Output all of the entries below precisely as written.
======== SUPPLIED INFORMATION
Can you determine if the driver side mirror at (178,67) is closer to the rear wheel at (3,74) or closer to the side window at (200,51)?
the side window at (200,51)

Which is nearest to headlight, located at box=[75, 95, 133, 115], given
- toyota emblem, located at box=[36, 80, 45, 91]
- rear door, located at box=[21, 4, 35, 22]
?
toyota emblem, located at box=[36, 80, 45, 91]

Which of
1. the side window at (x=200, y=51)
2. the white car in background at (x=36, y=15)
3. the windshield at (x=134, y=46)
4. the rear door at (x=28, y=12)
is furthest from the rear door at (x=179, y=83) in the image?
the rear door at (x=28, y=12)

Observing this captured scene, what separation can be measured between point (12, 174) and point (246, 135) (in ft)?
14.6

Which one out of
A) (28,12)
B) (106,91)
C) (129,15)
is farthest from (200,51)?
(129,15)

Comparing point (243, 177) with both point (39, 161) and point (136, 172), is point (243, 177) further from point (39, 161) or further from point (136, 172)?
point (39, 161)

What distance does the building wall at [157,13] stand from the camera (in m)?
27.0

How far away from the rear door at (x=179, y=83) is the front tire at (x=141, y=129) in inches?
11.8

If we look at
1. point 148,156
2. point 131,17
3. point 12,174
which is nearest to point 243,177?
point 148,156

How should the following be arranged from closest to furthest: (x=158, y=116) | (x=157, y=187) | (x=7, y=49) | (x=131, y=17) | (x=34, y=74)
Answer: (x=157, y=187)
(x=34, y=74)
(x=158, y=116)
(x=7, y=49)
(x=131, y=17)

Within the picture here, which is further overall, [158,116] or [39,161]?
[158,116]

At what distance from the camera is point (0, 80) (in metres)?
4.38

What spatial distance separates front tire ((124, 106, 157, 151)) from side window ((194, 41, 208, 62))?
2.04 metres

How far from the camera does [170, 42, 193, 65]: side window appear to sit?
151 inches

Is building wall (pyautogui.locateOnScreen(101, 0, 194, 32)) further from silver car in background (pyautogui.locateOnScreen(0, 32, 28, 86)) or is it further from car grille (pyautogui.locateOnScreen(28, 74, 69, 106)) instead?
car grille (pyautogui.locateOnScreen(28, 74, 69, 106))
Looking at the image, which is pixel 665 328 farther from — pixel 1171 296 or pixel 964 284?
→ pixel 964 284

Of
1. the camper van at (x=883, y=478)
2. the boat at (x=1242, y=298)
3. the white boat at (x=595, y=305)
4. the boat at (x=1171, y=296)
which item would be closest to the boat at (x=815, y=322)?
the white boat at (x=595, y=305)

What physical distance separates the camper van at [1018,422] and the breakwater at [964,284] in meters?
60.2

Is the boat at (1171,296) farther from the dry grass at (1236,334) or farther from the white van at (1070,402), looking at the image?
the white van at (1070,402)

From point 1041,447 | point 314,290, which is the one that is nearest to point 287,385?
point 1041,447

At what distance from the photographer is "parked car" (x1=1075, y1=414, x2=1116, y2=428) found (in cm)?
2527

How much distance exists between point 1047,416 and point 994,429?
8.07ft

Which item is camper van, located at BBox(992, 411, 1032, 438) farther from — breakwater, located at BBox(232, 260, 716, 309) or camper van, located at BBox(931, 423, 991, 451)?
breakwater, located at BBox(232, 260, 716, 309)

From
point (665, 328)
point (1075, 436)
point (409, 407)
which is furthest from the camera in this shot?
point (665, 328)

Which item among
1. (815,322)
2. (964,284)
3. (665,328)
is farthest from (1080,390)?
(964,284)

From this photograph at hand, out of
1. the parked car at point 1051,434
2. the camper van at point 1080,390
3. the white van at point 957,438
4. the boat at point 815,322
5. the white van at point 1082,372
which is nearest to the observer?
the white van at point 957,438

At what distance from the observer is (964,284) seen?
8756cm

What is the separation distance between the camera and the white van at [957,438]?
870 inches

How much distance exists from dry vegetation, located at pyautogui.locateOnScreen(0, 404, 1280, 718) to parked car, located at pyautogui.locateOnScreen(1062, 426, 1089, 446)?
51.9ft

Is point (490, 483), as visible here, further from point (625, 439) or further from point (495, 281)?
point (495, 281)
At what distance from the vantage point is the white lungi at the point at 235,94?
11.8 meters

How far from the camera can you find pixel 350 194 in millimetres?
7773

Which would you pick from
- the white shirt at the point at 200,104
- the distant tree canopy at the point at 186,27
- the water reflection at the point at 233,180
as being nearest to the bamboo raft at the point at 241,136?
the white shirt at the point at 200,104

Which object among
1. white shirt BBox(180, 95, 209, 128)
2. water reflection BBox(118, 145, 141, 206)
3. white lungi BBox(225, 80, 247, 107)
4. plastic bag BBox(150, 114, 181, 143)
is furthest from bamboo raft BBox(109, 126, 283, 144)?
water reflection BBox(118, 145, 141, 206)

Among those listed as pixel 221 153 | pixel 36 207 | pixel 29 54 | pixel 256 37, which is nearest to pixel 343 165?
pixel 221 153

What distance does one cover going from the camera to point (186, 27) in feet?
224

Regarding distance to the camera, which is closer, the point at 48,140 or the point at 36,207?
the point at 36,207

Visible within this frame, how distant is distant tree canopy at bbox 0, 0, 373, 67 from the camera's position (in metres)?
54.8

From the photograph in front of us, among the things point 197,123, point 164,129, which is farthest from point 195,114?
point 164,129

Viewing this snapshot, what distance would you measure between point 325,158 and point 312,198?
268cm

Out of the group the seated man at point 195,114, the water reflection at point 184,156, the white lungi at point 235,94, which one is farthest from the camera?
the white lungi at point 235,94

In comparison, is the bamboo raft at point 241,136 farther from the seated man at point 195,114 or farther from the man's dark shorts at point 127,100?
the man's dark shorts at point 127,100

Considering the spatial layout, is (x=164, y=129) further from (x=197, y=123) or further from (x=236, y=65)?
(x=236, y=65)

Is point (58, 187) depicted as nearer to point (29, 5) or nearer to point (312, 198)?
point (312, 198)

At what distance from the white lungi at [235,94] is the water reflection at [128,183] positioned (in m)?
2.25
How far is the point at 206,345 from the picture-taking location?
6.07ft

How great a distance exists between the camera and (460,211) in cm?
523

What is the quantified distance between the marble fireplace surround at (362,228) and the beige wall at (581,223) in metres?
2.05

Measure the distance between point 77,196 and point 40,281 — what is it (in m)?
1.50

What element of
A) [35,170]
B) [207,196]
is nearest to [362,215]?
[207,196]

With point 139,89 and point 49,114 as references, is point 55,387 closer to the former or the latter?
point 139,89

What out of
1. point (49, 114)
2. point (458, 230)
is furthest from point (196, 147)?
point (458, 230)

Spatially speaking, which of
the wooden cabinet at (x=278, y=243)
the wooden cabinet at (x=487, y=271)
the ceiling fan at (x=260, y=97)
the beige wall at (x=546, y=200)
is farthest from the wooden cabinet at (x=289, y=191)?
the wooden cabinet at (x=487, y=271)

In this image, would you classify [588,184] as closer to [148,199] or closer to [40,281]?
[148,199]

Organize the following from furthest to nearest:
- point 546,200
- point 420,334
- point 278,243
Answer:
================
-- ANSWER TO THIS TASK --
Can you determine if the driver side mirror at (178,67) is closer to the rear wheel at (3,74) or closer to the side window at (200,51)?
the side window at (200,51)

Which is nearest to headlight, located at box=[75, 95, 133, 115], given
- toyota emblem, located at box=[36, 80, 45, 91]
- rear door, located at box=[21, 4, 35, 22]
?
toyota emblem, located at box=[36, 80, 45, 91]

Which of
1. the side window at (x=200, y=51)
2. the white car in background at (x=36, y=15)
3. the windshield at (x=134, y=46)
4. the rear door at (x=28, y=12)
is furthest from the rear door at (x=179, y=83) in the image?
the rear door at (x=28, y=12)

Observing this captured scene, what separation can be measured between point (12, 174) and point (246, 135) (in ft)?
14.6

Which one out of
A) (28,12)
B) (106,91)
C) (129,15)
is farthest from (200,51)?
(129,15)

Comparing point (243, 177) with both point (39, 161) and point (136, 172), is point (243, 177) further from point (39, 161) or further from point (136, 172)?
point (39, 161)

What distance does the building wall at [157,13] stand from the camera (in m)?
27.0

How far away from the rear door at (x=179, y=83) is the front tire at (x=141, y=129) in inches?
11.8

If we look at
1. point 148,156
2. point 131,17
3. point 12,174
which is nearest to point 243,177?
point 148,156

How should the following be arranged from closest to furthest: (x=158, y=116) | (x=157, y=187) | (x=7, y=49) | (x=131, y=17) | (x=34, y=74)
Answer: (x=157, y=187)
(x=34, y=74)
(x=158, y=116)
(x=7, y=49)
(x=131, y=17)

Within the picture here, which is further overall, [158,116] or [39,161]?
[158,116]

At what distance from the camera is point (0, 80) (in metres)?
4.38

What spatial distance separates front tire ((124, 106, 157, 151)) from side window ((194, 41, 208, 62))?
2.04 metres

How far from the camera does [170, 42, 193, 65]: side window appear to sit?
151 inches

Is building wall (pyautogui.locateOnScreen(101, 0, 194, 32)) further from silver car in background (pyautogui.locateOnScreen(0, 32, 28, 86)) or is it further from car grille (pyautogui.locateOnScreen(28, 74, 69, 106)) instead?
car grille (pyautogui.locateOnScreen(28, 74, 69, 106))
Looking at the image, which is pixel 665 328 farther from — pixel 1171 296 or pixel 964 284?
→ pixel 964 284

Of
1. the camper van at (x=883, y=478)
2. the boat at (x=1242, y=298)
3. the white boat at (x=595, y=305)
4. the boat at (x=1171, y=296)
which item would be closest to the boat at (x=815, y=322)?
the white boat at (x=595, y=305)

What physical distance separates the camper van at [1018,422] and the breakwater at [964,284] in meters?
60.2

Is the boat at (1171,296) farther from the dry grass at (1236,334) or farther from the white van at (1070,402), looking at the image?
the white van at (1070,402)

From point 1041,447 | point 314,290, which is the one that is nearest to point 287,385?
point 1041,447

At what distance from the photographer is "parked car" (x1=1075, y1=414, x2=1116, y2=428) found (in cm)?
2527

How much distance exists between point 1047,416 and point 994,429?
8.07ft

Which item is camper van, located at BBox(992, 411, 1032, 438) farther from — breakwater, located at BBox(232, 260, 716, 309) or camper van, located at BBox(931, 423, 991, 451)?
breakwater, located at BBox(232, 260, 716, 309)

From
point (665, 328)
point (1075, 436)
point (409, 407)
which is furthest from the camera in this shot?
point (665, 328)

Which item among
1. (815,322)
2. (964,284)
3. (665,328)
is farthest from (1080,390)?
(964,284)

From this photograph at hand, out of
1. the parked car at point 1051,434
2. the camper van at point 1080,390
3. the white van at point 957,438
4. the boat at point 815,322
5. the white van at point 1082,372
which is nearest to the observer?
the white van at point 957,438

At what distance from the observer is (964,284) seen?
8756cm

What is the separation distance between the camera and the white van at [957,438]?
870 inches

How much distance exists from dry vegetation, located at pyautogui.locateOnScreen(0, 404, 1280, 718) to parked car, located at pyautogui.locateOnScreen(1062, 426, 1089, 446)?
51.9ft

Is point (490, 483), as visible here, further from point (625, 439) or further from point (495, 281)?
point (495, 281)
At what distance from the vantage point is the white lungi at the point at 235,94?
11.8 meters

How far from the camera can you find pixel 350 194 in millimetres?
7773

Which would you pick from
- the white shirt at the point at 200,104
- the distant tree canopy at the point at 186,27
- the water reflection at the point at 233,180
as being nearest to the bamboo raft at the point at 241,136?
the white shirt at the point at 200,104

Which object among
1. white shirt BBox(180, 95, 209, 128)
2. water reflection BBox(118, 145, 141, 206)
3. white lungi BBox(225, 80, 247, 107)
4. plastic bag BBox(150, 114, 181, 143)
is furthest from bamboo raft BBox(109, 126, 283, 144)?
water reflection BBox(118, 145, 141, 206)

Among those listed as pixel 221 153 | pixel 36 207 | pixel 29 54 | pixel 256 37, which is nearest to pixel 343 165?
pixel 221 153

What distance does one cover going from the camera to point (186, 27) in feet?
224

Regarding distance to the camera, which is closer, the point at 48,140 or the point at 36,207?
the point at 36,207

Visible within this frame, how distant is distant tree canopy at bbox 0, 0, 373, 67 from the camera's position (in metres)?
54.8

From the photograph in front of us, among the things point 197,123, point 164,129, which is farthest from point 195,114?
point 164,129

Viewing this snapshot, what distance would you measure between point 325,158 and point 312,198?
268cm

Out of the group the seated man at point 195,114, the water reflection at point 184,156, the white lungi at point 235,94, which one is farthest from the camera?
the white lungi at point 235,94

In comparison, is the bamboo raft at point 241,136 farther from the seated man at point 195,114 or farther from the man's dark shorts at point 127,100?
the man's dark shorts at point 127,100

Considering the spatial layout, is (x=164, y=129) further from (x=197, y=123) or further from (x=236, y=65)?
(x=236, y=65)

Is point (58, 187) depicted as nearer to point (29, 5) or nearer to point (312, 198)?
point (312, 198)

At what distance from the white lungi at [235,94] is the water reflection at [128,183] positioned (in m)?
2.25
How far is the point at 206,345 from the picture-taking location?
6.07ft

How great a distance exists between the camera and (460,211) in cm?
523

What is the quantified distance between the marble fireplace surround at (362,228) and the beige wall at (581,223) in metres?
2.05

Measure the distance between point 77,196 and point 40,281 — what is it (in m)?
1.50

What element of
A) [35,170]
B) [207,196]
is nearest to [362,215]?
[207,196]

With point 139,89 and point 49,114 as references, is point 55,387 closer to the former or the latter?
point 139,89

What out of
1. point (49, 114)
2. point (458, 230)
is furthest from point (196, 147)?
point (458, 230)

Spatially speaking, which of
the wooden cabinet at (x=278, y=243)
the wooden cabinet at (x=487, y=271)
the ceiling fan at (x=260, y=97)
the beige wall at (x=546, y=200)
is farthest from the wooden cabinet at (x=289, y=191)?
the wooden cabinet at (x=487, y=271)

In this image, would you classify [588,184] as closer to [148,199] or closer to [40,281]?
[148,199]

Organize the following from furthest to nearest:
- point 546,200
- point 420,334
- point 278,243
Answer:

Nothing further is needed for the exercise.